Jona sitzt neben Constantin, beschriftet die Gutscheine und den Einkaufszettel und sortiert sie ordentlich in die große Pappkiste. Sie erklärt, dass der Code notwendig ist, da jede Person mit Bezahlkarte nur 100 Euro im Monat tauschen kann. Das Geld reicht sonst nicht, der Bedarf ist groß. Es werden immer mehr Menschen, die auf den Tausch angewiesen sind. Vor ein paar Monaten konnten die Menschen noch mehr Bargeld erhalten.
Seit Frühjahr 2024 wird die Bezahlkarte im Leipziger Umland ausgegeben. Die Einführung der Bezahlkarte für geflüchtete Menschen, abhängig von ihrem Aufenthaltsstatus, muss bis Ende 2025 im gesamten Bundesgebiet erfolgt sein. Die Karte kann in ausgewählten Supermärkten zur Bezahlung genutzt werden. Barauszahlungen sind nur in Höhe von 50 Euro pro Monat möglich. Constantin ergänzt, das nach ihren Informationen, die Bezahlkarte im Herbst in Leipzig eingeführt wird. Seine Augen ziehen sich zusammen und es ist kaum möglich an den Sorgen in seinem Blick vorbeizuschauen. „Bisher waren wir nur im Umland aktiv. Das wird eine massive Herausforderung für uns.“
Constantin ist 29 Jahre alt und arbeitet im IT-Bereich in der Leipziger Innenstadt. Ein durchschnittliches Büro für die Gegend: Konferenztisch, weiße Wände, grauer Teppichboden. Hier verdient Constantin das Geld, das er zum Leben braucht. In der Initiative gegen die Bezahlkarte engagiert er sich unbezahlt. Sie sind etwa 20 Personen in der Gruppe, aber aufgrund von Zeitmangel sind sie in manchen Wochen auch nur zu fünft unterwegs. Es gibt viel zu tun: die gesamte Koordination per Telefon und die Tauschaktionen. „Für manche von uns ist es ein Vollzeitjob“, fügt er hinzu.
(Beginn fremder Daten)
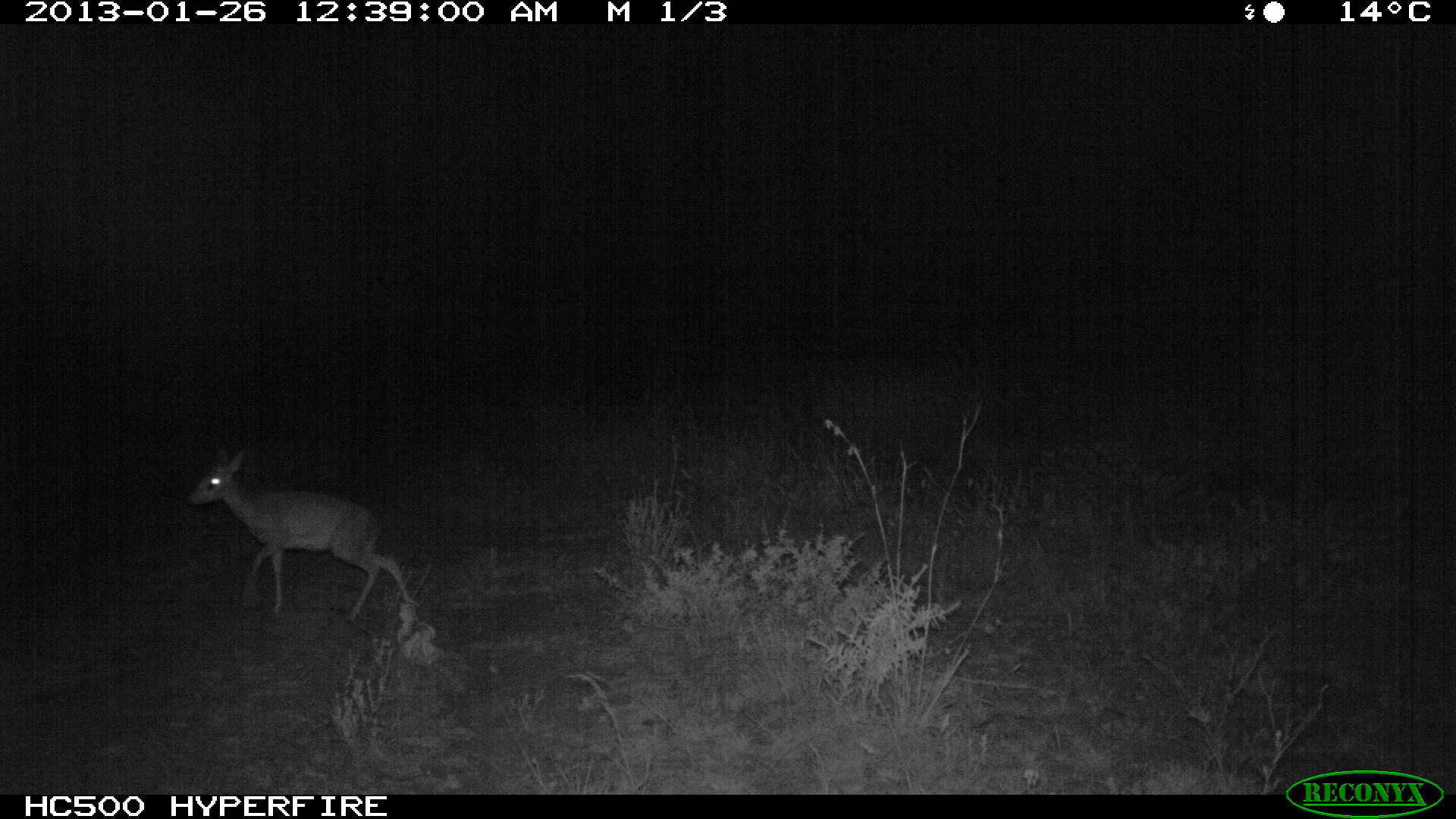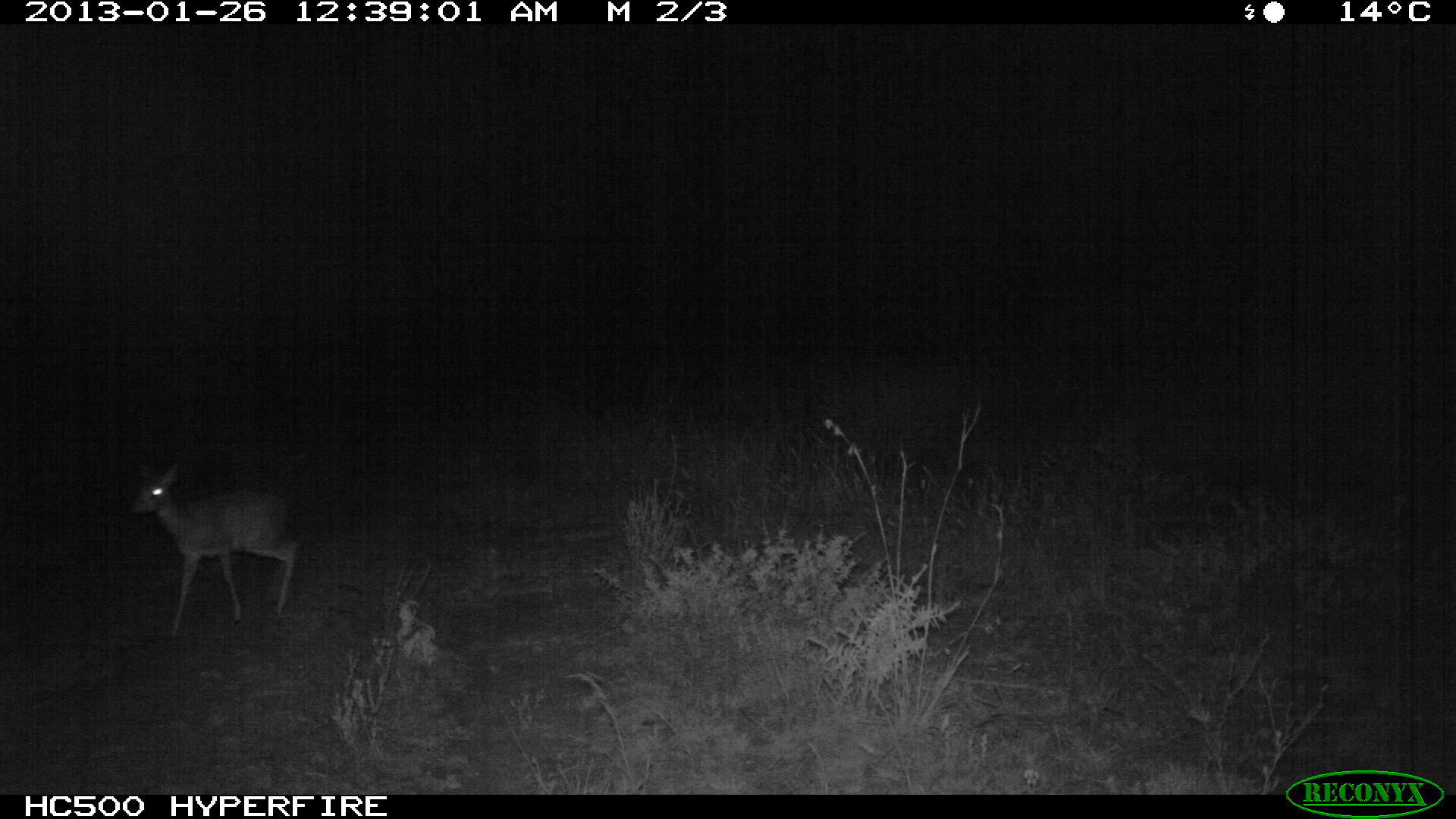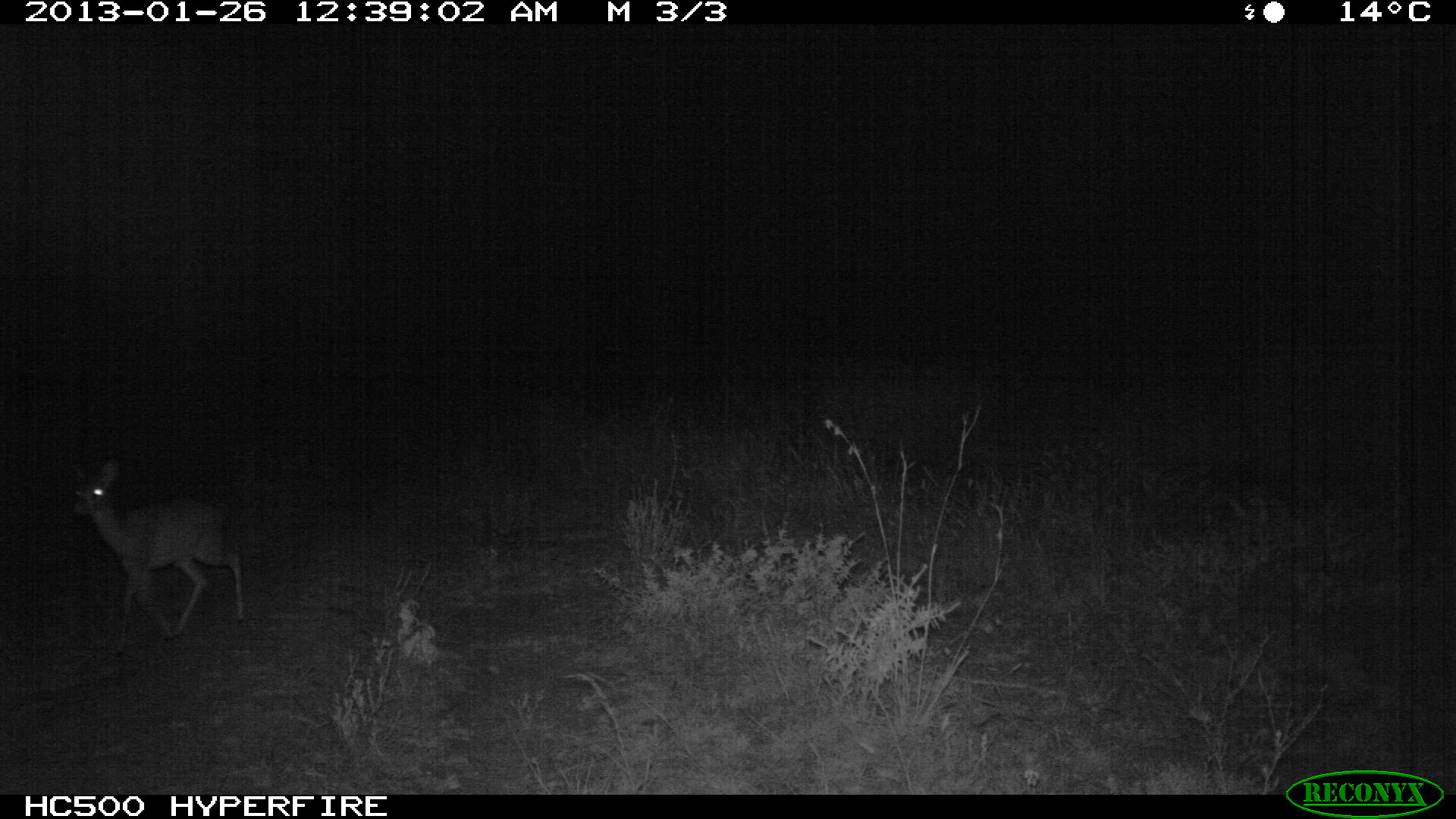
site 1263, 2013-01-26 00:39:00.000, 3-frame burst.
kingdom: Animalia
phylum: Chordata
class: Mammalia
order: Artiodactyla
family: Bovidae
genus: Madoqua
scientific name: Madoqua guentheri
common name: günther's dik-dik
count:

Die Karte ist ein Teil des Kontrollsystems

Fabiola steht da, lässt ihre Arme hängen. „Warum gibt es die Bezahlkarte?“, fragt Natanael mit ernster Stimme neben ihr. „Ich versteh es nicht!“ Die Fragezeichen in seinen Augen hüpfen fast bis zu ihr. Er sagt, er tausche Gutscheine in Bargeld um und zahle dieses dann auf ein Konto ein. Damit er seinen Handyvertrag zahlen kann. Das ist mit der Bezahlkarte nicht so einfach möglich. Je nachdem, wo die Menschen wohnen, sind Onlinezahlungen – egal, ob für das Deutschlandticket oder für Bestellungen im Internet – nur nach Genehmigung durch das Landratsamt möglich.
Im Büro mit dem grauen Teppichboden umklammert Constantin mit einer Hand ein Teeglas. Die andere Hand gestikuliert, während er spricht. Der Hauptgrund für die Einführung der Bezahlkarte sei, dass die Leute sonst viel Geld ins Ausland schicken würden. Es gäbe Studien, die belegen, dass dies nicht der Fall ist. Das Argument, es sei weniger bürokratischer Aufwand, sei nicht nachweisbar.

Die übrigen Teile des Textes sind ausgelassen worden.